Work request:
Pictures aside, output each record exactly.

☆ ☆ ☆ ☆ ☆ ☆ ☆

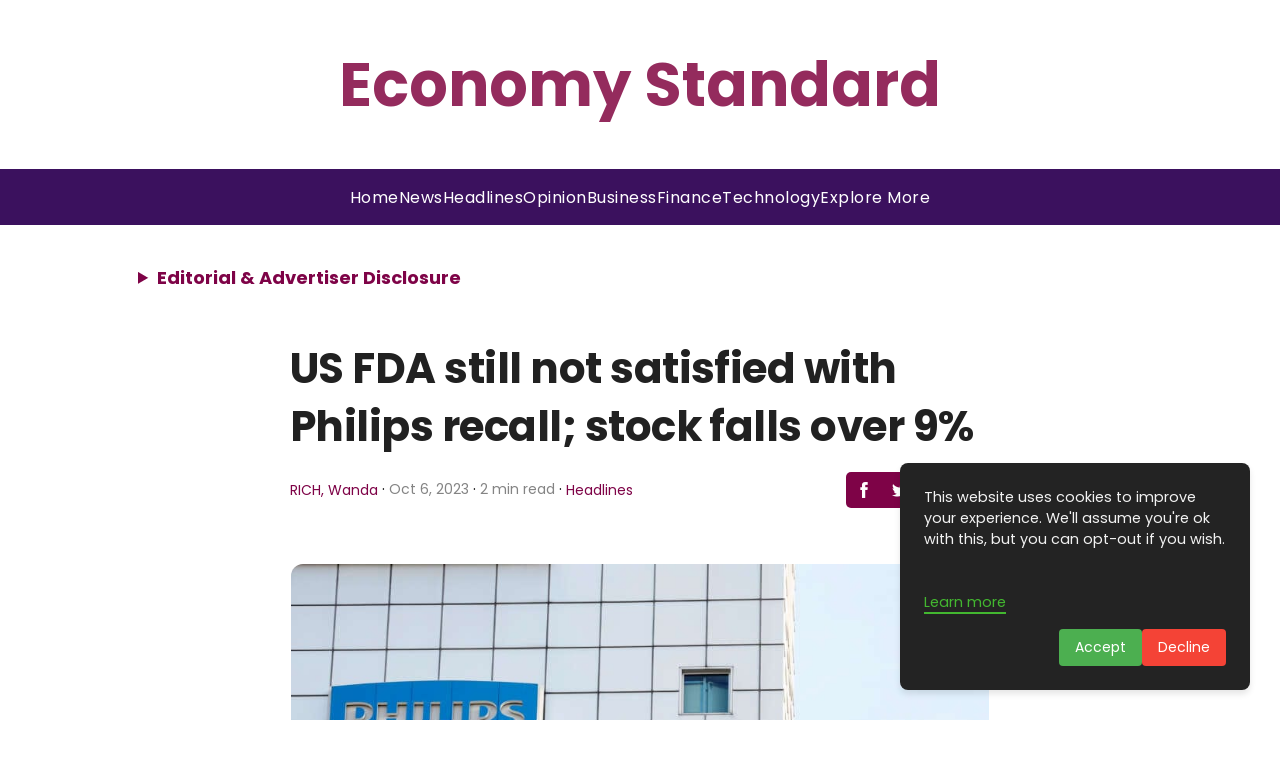

--- FILE ---
content_type: text/html; charset=utf-8
request_url: https://www.google.com/recaptcha/api2/aframe
body_size: 268
content:
<!DOCTYPE HTML><html><head><meta http-equiv="content-type" content="text/html; charset=UTF-8"></head><body><script nonce="fzxgMhdca-hRL05lfAIGVQ">/** Anti-fraud and anti-abuse applications only. See google.com/recaptcha */ try{var clients={'sodar':'https://pagead2.googlesyndication.com/pagead/sodar?'};window.addEventListener("message",function(a){try{if(a.source===window.parent){var b=JSON.parse(a.data);var c=clients[b['id']];if(c){var d=document.createElement('img');d.src=c+b['params']+'&rc='+(localStorage.getItem("rc::a")?sessionStorage.getItem("rc::b"):"");window.document.body.appendChild(d);sessionStorage.setItem("rc::e",parseInt(sessionStorage.getItem("rc::e")||0)+1);localStorage.setItem("rc::h",'1768504956274');}}}catch(b){}});window.parent.postMessage("_grecaptcha_ready", "*");}catch(b){}</script></body></html>

--- FILE ---
content_type: text/javascript; charset=utf-8
request_url: https://economystandard.com/_elderjs/svelte/components/TopScrollBar.4c9083ce.js
body_size: 71
content:
import{S as s,i as t,s as e,e as o,c as r,a,d as c,b as n,f as i,n as l,x as d}from"../index-3b7f2f59.js";function u(s){let t;return{c(){t=o("div"),this.h()},l(s){t=r(s,"DIV",{id:!0,class:!0}),a(t).forEach(c),this.h()},h(){n(t,"id","scrollProgressBar"),n(t,"class","svelte-1rjwqyb")},m(s,e){i(s,t,e)},p:l,i:l,o:l,d(s){s&&c(t)}}}function h(s){return d((()=>{document.body.classList.contains("homestatic")||window.addEventListener("scroll",(function(){var s=document.getElementById("scrollProgressBar");const t=document.querySelector("div.post").clientHeight-200,e=window.scrollY/t*100;s.style.width=e+"%"}))})),[]}export default class extends s{constructor(s){super(),t(this,s,h,u,e,{})}}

☆ ☆ ☆ ☆ ☆ ☆ ☆

Solved exercise:
--- FILE ---
content_type: text/html; charset=utf-8
request_url: https://www.google.com/recaptcha/api2/aframe
body_size: 268
content:
<!DOCTYPE HTML><html><head><meta http-equiv="content-type" content="text/html; charset=UTF-8"></head><body><script nonce="fzxgMhdca-hRL05lfAIGVQ">/** Anti-fraud and anti-abuse applications only. See google.com/recaptcha */ try{var clients={'sodar':'https://pagead2.googlesyndication.com/pagead/sodar?'};window.addEventListener("message",function(a){try{if(a.source===window.parent){var b=JSON.parse(a.data);var c=clients[b['id']];if(c){var d=document.createElement('img');d.src=c+b['params']+'&rc='+(localStorage.getItem("rc::a")?sessionStorage.getItem("rc::b"):"");window.document.body.appendChild(d);sessionStorage.setItem("rc::e",parseInt(sessionStorage.getItem("rc::e")||0)+1);localStorage.setItem("rc::h",'1768504956274');}}}catch(b){}});window.parent.postMessage("_grecaptcha_ready", "*");}catch(b){}</script></body></html>

--- FILE ---
content_type: text/javascript; charset=utf-8
request_url: https://economystandard.com/_elderjs/svelte/components/TopScrollBar.4c9083ce.js
body_size: 71
content:
import{S as s,i as t,s as e,e as o,c as r,a,d as c,b as n,f as i,n as l,x as d}from"../index-3b7f2f59.js";function u(s){let t;return{c(){t=o("div"),this.h()},l(s){t=r(s,"DIV",{id:!0,class:!0}),a(t).forEach(c),this.h()},h(){n(t,"id","scrollProgressBar"),n(t,"class","svelte-1rjwqyb")},m(s,e){i(s,t,e)},p:l,i:l,o:l,d(s){s&&c(t)}}}function h(s){return d((()=>{document.body.classList.contains("homestatic")||window.addEventListener("scroll",(function(){var s=document.getElementById("scrollProgressBar");const t=document.querySelector("div.post").clientHeight-200,e=window.scrollY/t*100;s.style.width=e+"%"}))})),[]}export default class extends s{constructor(s){super(),t(this,s,h,u,e,{})}}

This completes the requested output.